Diamond miró el billete como si reflexionase. Finalmente lo cogió, formó con él una bola y se lo metió en el bolsillo. A continuación, se volvió hacia la mesa de dibujo y empezó a trazar diestras líneas en una hoja amarilla de papel milimetrado. Una intrincada red de túneles comenzó a cobrar forma.

—Esto es lo mejor que puedo ofrecerle —dijo pasados unos minutos, irguiéndose en el taburete—. Yo acostumbraba a entrar por ahí. Muchas de las cavidades situadas al sur del parque se rellenaron de hormigón, y los túneles situados al norte se hundieron hace años. Tendrá que descender por el Cuello de Botella. Siga por el túnel de alimentación número 18 desde el punto donde se cruza con la tubería de agua número 24.

—¿El Cuello de Botella? —preguntó Pendergast.

Diamond asintió con la cabeza, rascándose la nariz con un dedo sucio.

—Una veta de granito atraviesa el lecho de roca sobre el que se asienta el parque. Es de una dureza extrema. En su día, para ahorrar tiempo y dinamita, los técnicos de las compañías de suministros optaron por abrir un enorme agujero y lo canalizaron todo por allí. Los túneles Astor se encuentran justo debajo. Que yo sepa, ésa es la única vía de acceso desde el sur, a menos, claro, que tenga un traje de submarinista.

Pendergast aceptó la hoja y la examinó atentamente.

—Gracias, señor Diamond. ¿Cabe alguna posibilidad de que desee volver ahí abajo e inspeccionar con mayor detenimiento la Buhardilla del Diablo? A cambio de una remuneración justa, por supuesto.

Diamond se llevó la petaca a los labios y tomó otro largo trago. Después contestó:

—No volvería a bajar ahí por todo el dinero del mundo.

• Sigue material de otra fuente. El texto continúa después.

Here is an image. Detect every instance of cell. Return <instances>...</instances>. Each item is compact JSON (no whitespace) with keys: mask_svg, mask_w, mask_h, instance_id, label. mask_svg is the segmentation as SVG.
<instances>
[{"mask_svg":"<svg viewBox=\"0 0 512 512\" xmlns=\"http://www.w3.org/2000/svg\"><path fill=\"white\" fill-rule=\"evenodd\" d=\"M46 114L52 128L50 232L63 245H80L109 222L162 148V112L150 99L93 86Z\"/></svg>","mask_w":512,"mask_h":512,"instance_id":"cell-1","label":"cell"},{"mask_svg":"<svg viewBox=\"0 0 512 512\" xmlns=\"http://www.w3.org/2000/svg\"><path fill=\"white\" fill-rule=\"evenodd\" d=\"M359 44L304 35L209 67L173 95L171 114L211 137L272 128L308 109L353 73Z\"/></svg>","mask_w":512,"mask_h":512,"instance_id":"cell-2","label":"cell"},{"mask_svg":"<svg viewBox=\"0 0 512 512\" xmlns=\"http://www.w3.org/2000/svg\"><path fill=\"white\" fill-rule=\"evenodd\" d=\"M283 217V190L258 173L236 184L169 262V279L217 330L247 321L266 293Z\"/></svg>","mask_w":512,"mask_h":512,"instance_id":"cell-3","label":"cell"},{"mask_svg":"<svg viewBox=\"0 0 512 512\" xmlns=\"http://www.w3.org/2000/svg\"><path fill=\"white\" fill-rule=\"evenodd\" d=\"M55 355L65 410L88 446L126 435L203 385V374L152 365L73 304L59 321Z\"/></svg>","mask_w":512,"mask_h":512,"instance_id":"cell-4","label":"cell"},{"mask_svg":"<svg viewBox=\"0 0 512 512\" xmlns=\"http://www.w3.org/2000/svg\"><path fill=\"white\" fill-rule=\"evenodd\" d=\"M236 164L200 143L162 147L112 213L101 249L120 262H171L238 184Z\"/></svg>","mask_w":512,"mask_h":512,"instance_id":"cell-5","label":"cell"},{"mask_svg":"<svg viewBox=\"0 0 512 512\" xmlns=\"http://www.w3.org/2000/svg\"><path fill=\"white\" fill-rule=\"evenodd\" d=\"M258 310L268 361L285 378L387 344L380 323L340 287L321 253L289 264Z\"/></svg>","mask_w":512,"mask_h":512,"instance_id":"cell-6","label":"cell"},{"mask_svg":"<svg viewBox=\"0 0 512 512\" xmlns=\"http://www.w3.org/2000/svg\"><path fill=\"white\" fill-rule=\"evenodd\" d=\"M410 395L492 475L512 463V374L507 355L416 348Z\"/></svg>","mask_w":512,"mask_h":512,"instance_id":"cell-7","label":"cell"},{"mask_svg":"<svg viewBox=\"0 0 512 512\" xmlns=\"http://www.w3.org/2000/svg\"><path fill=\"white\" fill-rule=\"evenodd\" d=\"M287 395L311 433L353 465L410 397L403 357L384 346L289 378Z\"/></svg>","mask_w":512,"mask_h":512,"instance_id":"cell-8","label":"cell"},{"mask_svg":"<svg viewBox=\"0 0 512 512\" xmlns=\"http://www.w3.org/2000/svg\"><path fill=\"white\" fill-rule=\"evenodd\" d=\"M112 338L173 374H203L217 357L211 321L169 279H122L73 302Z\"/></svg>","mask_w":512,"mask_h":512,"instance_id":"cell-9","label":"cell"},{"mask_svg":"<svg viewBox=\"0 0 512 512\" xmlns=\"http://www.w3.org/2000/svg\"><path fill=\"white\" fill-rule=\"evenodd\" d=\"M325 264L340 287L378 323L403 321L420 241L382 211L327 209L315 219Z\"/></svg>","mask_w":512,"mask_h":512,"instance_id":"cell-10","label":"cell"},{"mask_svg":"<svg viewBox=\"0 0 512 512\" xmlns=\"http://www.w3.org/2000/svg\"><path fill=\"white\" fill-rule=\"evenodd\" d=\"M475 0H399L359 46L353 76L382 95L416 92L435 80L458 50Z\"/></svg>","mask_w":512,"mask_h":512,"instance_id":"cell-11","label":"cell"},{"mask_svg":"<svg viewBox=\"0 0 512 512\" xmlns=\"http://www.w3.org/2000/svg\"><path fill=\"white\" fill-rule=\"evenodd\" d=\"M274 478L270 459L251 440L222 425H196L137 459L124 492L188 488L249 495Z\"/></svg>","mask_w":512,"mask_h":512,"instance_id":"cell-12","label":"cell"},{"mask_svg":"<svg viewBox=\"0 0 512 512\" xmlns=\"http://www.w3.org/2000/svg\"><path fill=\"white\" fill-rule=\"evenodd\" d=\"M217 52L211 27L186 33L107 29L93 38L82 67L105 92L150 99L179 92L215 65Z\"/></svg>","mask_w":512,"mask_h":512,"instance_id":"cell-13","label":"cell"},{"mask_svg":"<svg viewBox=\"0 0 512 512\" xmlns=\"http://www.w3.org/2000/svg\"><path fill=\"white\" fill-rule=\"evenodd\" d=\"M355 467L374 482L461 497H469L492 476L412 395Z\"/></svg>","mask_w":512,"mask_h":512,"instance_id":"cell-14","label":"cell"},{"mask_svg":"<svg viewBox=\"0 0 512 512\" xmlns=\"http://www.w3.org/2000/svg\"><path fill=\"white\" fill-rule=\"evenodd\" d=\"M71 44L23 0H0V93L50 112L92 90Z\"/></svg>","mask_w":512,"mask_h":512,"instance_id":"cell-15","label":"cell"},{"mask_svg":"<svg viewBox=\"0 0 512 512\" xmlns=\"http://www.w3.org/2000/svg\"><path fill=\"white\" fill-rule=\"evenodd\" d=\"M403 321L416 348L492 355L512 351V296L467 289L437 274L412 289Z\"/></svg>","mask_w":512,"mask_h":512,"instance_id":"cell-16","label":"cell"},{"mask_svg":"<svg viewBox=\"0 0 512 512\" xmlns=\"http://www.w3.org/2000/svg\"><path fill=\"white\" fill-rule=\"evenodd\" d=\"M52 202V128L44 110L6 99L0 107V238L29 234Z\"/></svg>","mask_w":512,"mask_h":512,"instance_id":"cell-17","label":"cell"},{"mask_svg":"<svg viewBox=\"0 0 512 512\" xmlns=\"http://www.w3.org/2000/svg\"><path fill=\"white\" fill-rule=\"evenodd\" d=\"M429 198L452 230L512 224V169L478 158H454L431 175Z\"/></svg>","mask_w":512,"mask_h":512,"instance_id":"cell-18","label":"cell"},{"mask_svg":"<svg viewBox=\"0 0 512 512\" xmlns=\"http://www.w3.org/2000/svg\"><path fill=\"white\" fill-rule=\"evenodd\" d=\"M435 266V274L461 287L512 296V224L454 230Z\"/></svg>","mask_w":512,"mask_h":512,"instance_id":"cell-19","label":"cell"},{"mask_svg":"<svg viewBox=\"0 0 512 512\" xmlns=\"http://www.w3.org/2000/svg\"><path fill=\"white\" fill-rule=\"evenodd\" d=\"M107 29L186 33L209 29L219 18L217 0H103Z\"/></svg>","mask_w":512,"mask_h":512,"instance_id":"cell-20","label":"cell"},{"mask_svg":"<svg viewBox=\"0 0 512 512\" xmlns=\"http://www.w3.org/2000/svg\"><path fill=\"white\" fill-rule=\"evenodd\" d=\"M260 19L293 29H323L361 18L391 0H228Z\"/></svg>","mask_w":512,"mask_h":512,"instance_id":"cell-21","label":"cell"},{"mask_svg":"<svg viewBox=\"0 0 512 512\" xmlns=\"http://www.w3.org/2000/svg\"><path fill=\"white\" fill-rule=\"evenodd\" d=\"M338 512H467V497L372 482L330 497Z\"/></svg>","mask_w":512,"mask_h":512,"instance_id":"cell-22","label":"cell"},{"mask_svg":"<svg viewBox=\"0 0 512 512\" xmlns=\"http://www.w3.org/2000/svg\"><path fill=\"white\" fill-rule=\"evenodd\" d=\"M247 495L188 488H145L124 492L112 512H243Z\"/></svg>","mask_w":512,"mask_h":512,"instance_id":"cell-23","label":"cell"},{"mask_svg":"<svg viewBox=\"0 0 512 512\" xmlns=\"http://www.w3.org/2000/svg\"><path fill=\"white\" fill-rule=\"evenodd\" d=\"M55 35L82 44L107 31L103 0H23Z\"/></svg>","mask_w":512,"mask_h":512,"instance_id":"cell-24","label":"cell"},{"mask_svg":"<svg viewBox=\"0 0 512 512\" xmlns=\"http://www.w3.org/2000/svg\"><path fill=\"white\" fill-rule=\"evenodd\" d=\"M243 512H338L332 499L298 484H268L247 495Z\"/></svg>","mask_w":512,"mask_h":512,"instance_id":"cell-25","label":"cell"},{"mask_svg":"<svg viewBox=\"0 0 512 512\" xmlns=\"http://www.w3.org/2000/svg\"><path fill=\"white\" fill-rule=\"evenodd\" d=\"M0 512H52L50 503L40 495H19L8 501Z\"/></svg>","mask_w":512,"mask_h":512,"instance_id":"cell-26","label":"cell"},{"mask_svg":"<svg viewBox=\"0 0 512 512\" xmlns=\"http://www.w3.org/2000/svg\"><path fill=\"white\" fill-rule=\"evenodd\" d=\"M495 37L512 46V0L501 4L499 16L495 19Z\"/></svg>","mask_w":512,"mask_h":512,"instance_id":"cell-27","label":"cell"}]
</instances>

Pendergast inclinó la cabeza.

—Otra cosa —añadió Diamond—. No lo llame Buhardilla del Diablo, si no le importa. Eso es jerga de topos. Son los túneles Astor.

—¿Túneles Astor?

—Sí. El proyecto fue idea de la señora Astor. Según se cuenta, convenció a su marido de que construyese la primera estación privada bajo su mansión de la Quinta Avenida. Así empezó todo.

—¿De dónde ha salido el nombre «Buhardilla del Diablo»? —preguntó Pendergast.

Diamond sonrió con amargura.

—No lo sé. Pero piense un poco. Imagine túneles a una profundidad de treinta pisos, con grandes murales de azulejos. Imagine salas de espera con sofás, espejos, elegantes vidrieras de colores. Imagine ascensores hidráulicos con suelos de parquet y cortinas de terciopelo. Y ahora piense en qué estado debe de encontrarse todo eso después de anegarlo en aguas residuales y tenerlo cerrado a cal y canto durante un siglo. —Se echó hacia atrás y miró a Pendergast—. No sé a usted, pero a mí se me antojaría la buhardilla del mismísimo infierno.